SELECTED TEXT ::
========================================================================

# 2000 Cyber Green Beetle R



## SMG8vT (Oct 8, 2004)

I'm not sure how many of you know the car but it's been kicking around forever. I bought it in 2004 for my first car. 

It was originally a 2.0L 8v, which I supercharged, then did a 2.0T build which blew up so I swapped a 1.8T in. I did all the bolt-ons, put on a K04 and I was bored of it after a few months so out it came when the new engine arrived.  

I'm a graphic designer by trade (and a terrible mechanic) so my friend Kevin Misner (VW Master Tech) took this on as a side project. His AWD R32-swapped, then HPA Turbo Jetta Wagon was in PVW a few months back. Unbelievable car... http://vimeo.com/56706256 










How it looked on September 1st with the 1.8T 










Out with the old... 










In with the new. 










It was a tight squeeze but VF Engineering mounts will help hold the engine in place.

========================================================================

SOURCE MATERIAL ::
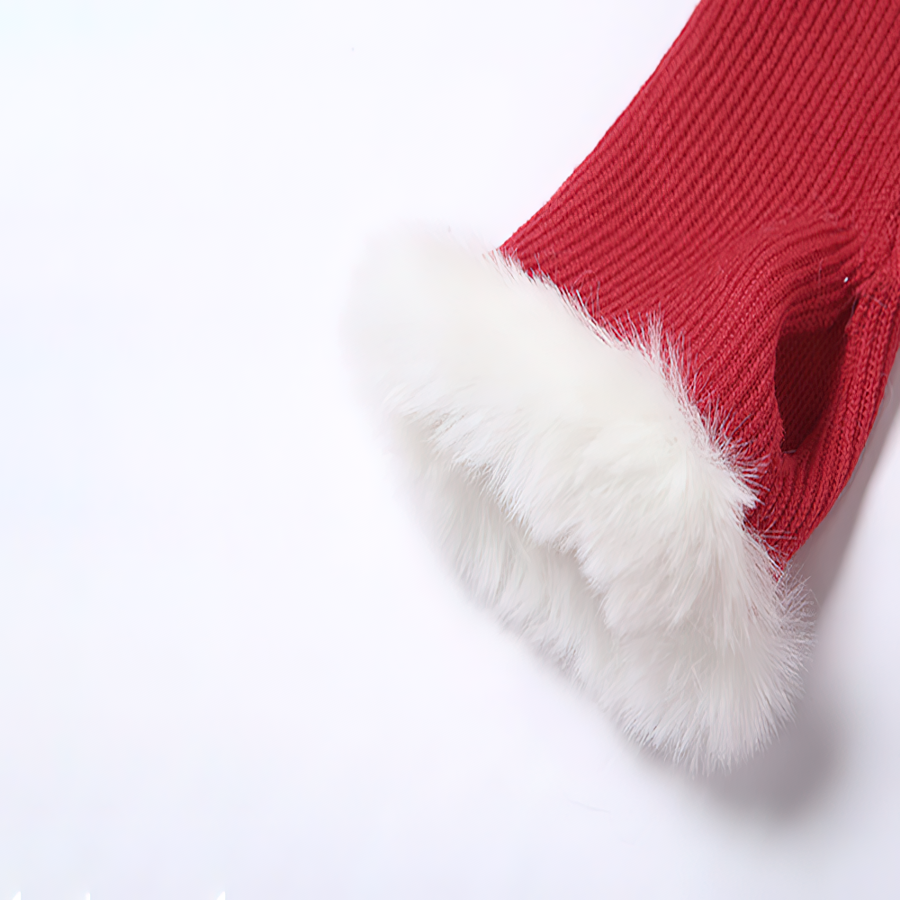 Close-up of red Christmas dress sleeve with fluffy white fur trim, perfect for festive occasions.
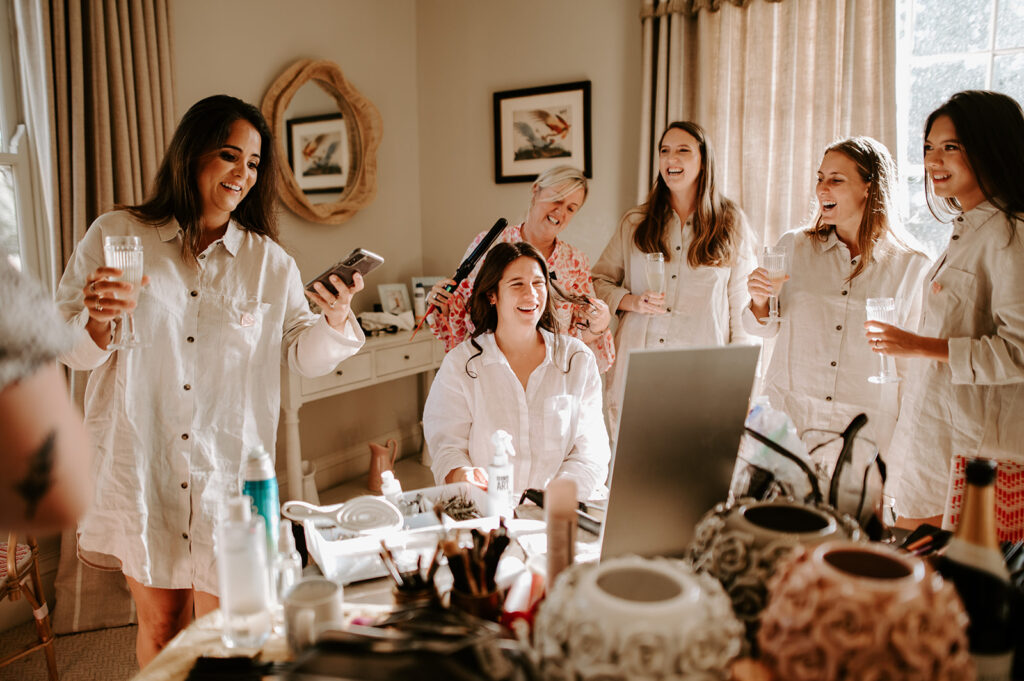 bride getting ready surrounded by bridesmaids
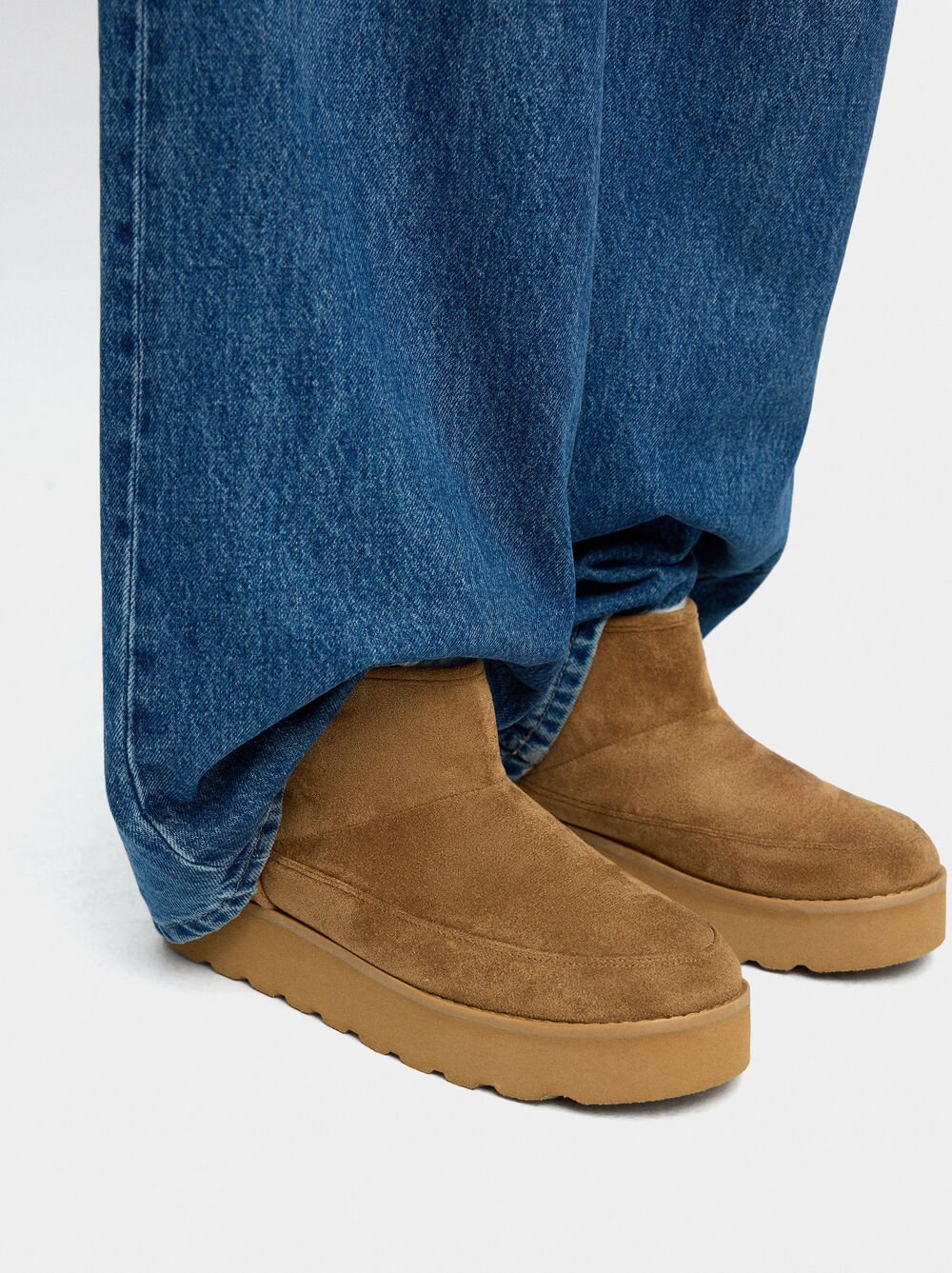 Leather-effect ankle boots with lining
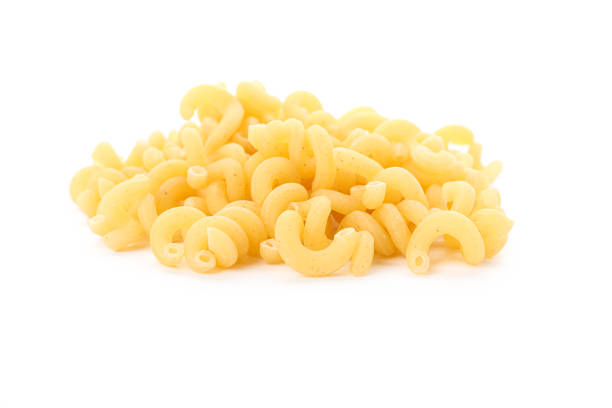 istock Pasta isolated on white background, closeup. Dry uncooked whole pasta 1152162176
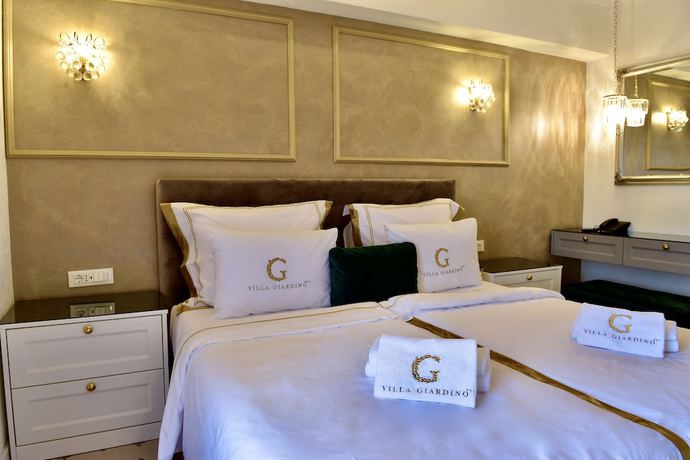 Imagen de la habitación del Hotel Villa Giardino Heritage Boutique Bol. Foto 3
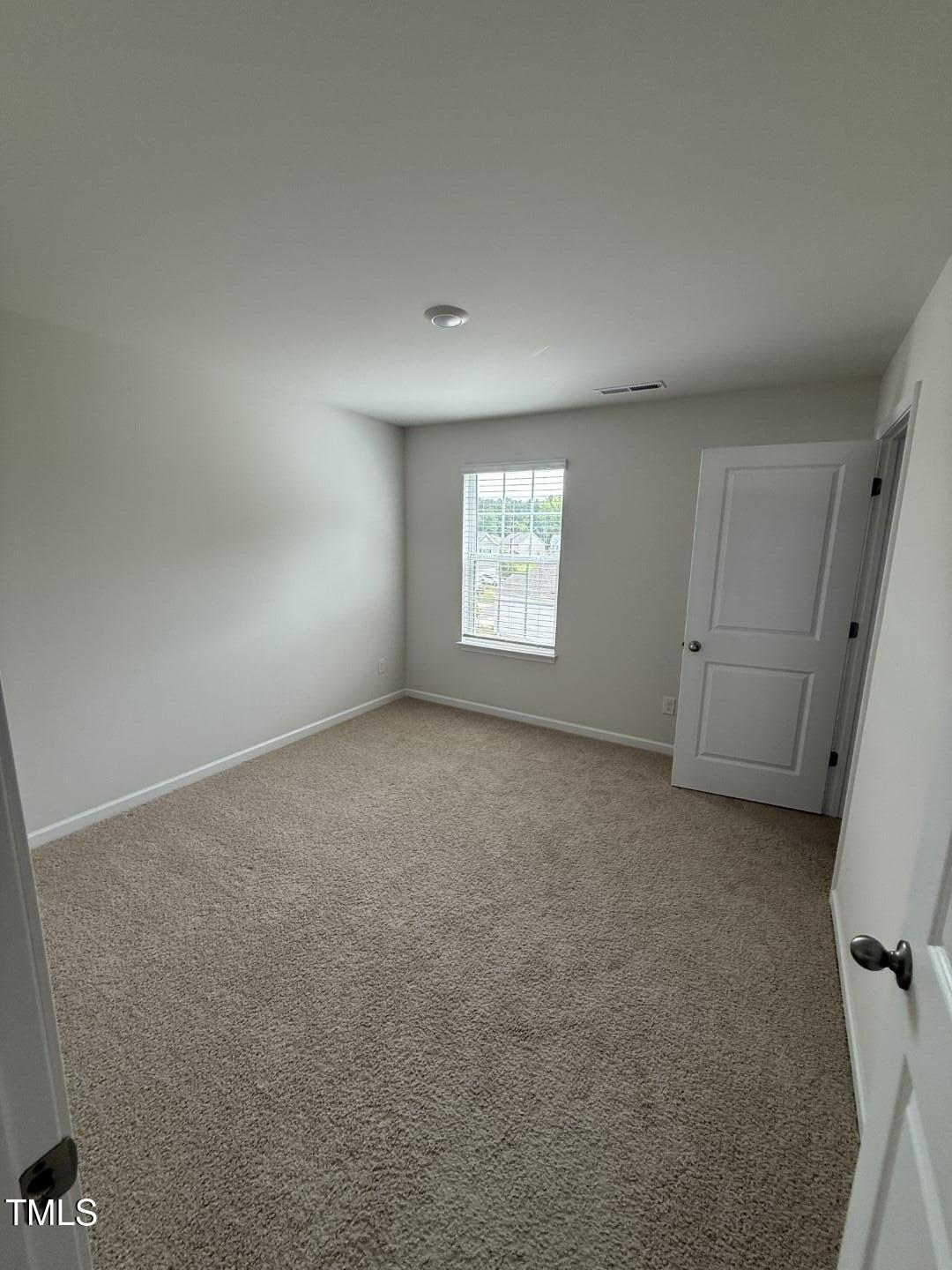 2018 Fletchers Ridge Drive Durham, NC 27703 - Photo 30 of 41 an empty room with windows and closet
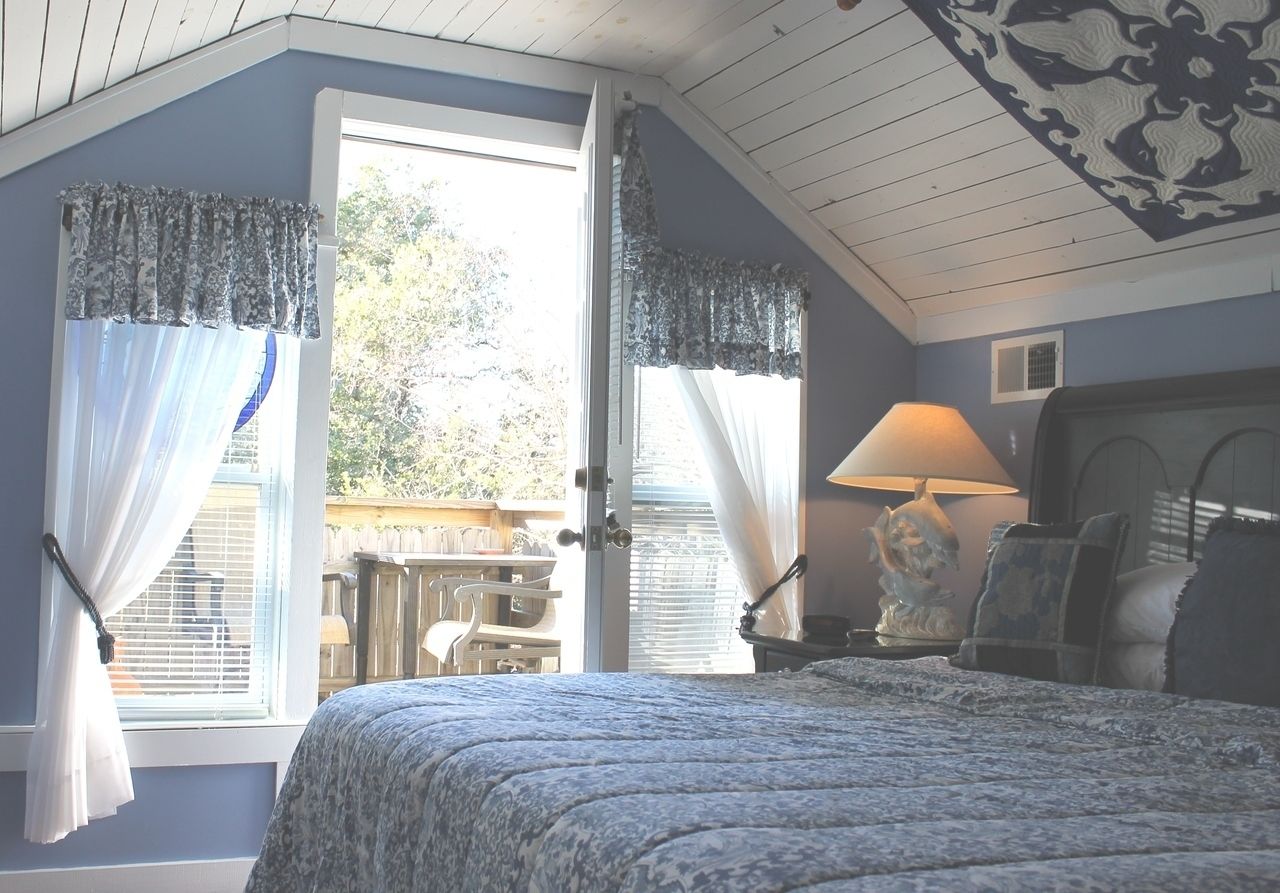 Une chambre à coucher avec un lit, une table de chevet, une lampe et une vue sur l’extérieur.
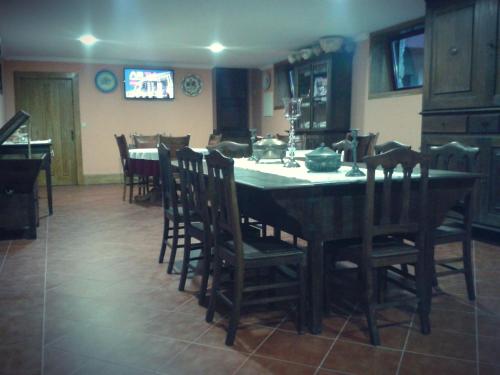 a dining room with a table with chairs and a television at Quinta Da Penela in Vieira do Minho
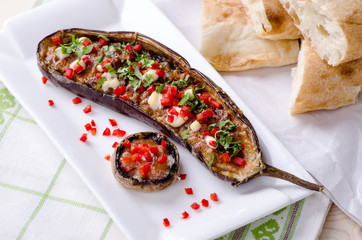 eggplant stuffed with vegetables and mushrooms, roasted vegetables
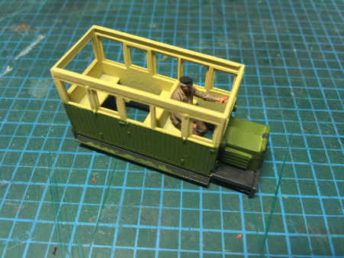 Railcar painted up in cream and green before weathering — driver is loose fitted at this point as the insides need painting.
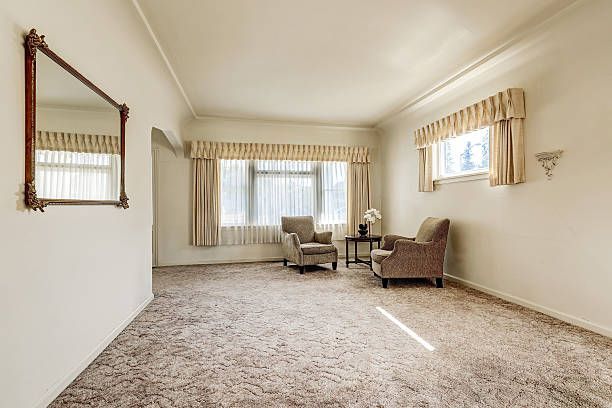 Empty living room with beige carpet, white walls, two armchairs, and a mirror.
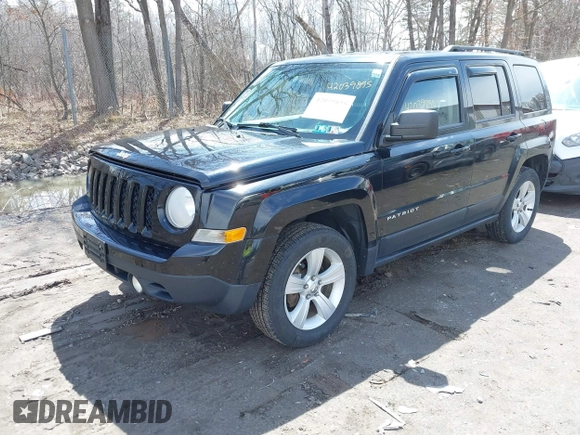 2014 Jeep Patriot Sport with VIN 1C4NJRBB1ED811019, listed as a IAAI auction lot 42181813 with 124,837 mi miles and . Bid and sale history available at DreamBid. Image 2.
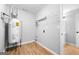 Neat laundry room with hot water heater, shelving, and hookups, and wood-look vinyl flooring at 8103 Rhodes Way, Riverdale, GA 30274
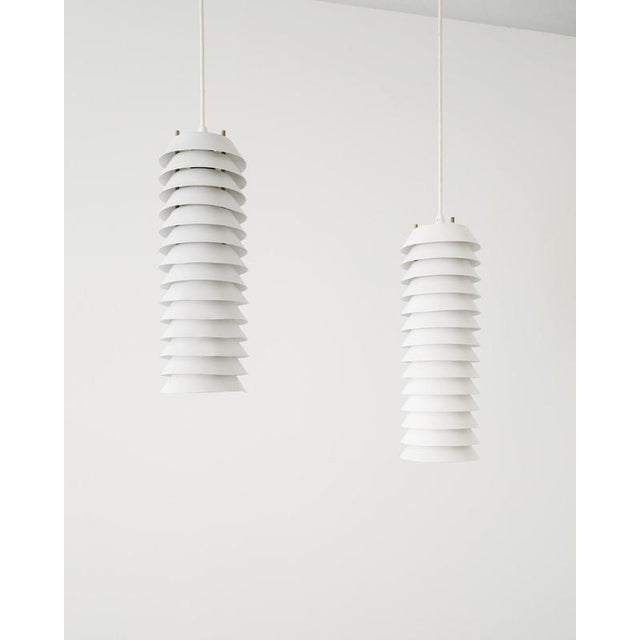 Rare pair of Finnish mid century cylindrical "Maija The Bee" ceiling pendants in white lacquered aluminum shades and brass...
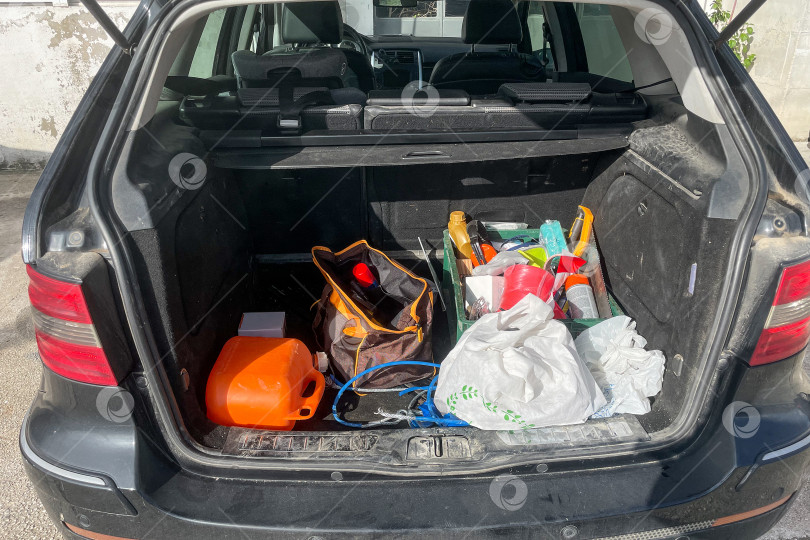 Скачать Беспорядок в багажнике автомобиля, представление о необходимости сортировки оборудования для удобства фотосток Ozero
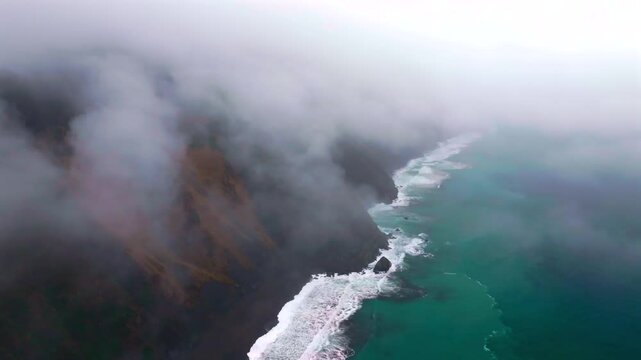 Waves crashing boulder rocks rugged coastline black sand USAL Beach Campground Lost Coast Trail California aerial drone fog mist rain cloudy layers mountainside morning Pacific Ocean backwards motion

========================================================================

Continue the Cyber Green Beetle build thread from where it stops.

ANSWER TO THE EXERCISE ::
The front Votex bumper on the car was cut for the FMIC so it wasn't usable. I'd had a set of Turbo S bumpers in the attic for a few years so I dusted them off and had them resprayed Cyber Green, along with the fenders for a perfect match. The Votex bumpers never matched the fenders and it drove me insane. 










Packing these up and moving them in a pickup with a half-assed cap kind of sucked but they arrived unharmed. 










The OEM fans wouldn't clear so I ordered up some slim fans. 










The car is FWD so a TT 24v stainless downpipe and high flow cat will hook up to the existing stainless Magnaflow 2.5" catback: 










Well it runs! It's starting to look like a car again too.  










The car was using an old-school switchbox and 8 SMC brass valves for the air ride management and it was getting to be a bit of a chore to set the height, especially with passengers. Going with Accuair E-Level and a VU4 manifold. Everything but the bags themselves is going to be brand new. 

I'll post updates soon!


----------



## geartripper08 (Aug 21, 2008)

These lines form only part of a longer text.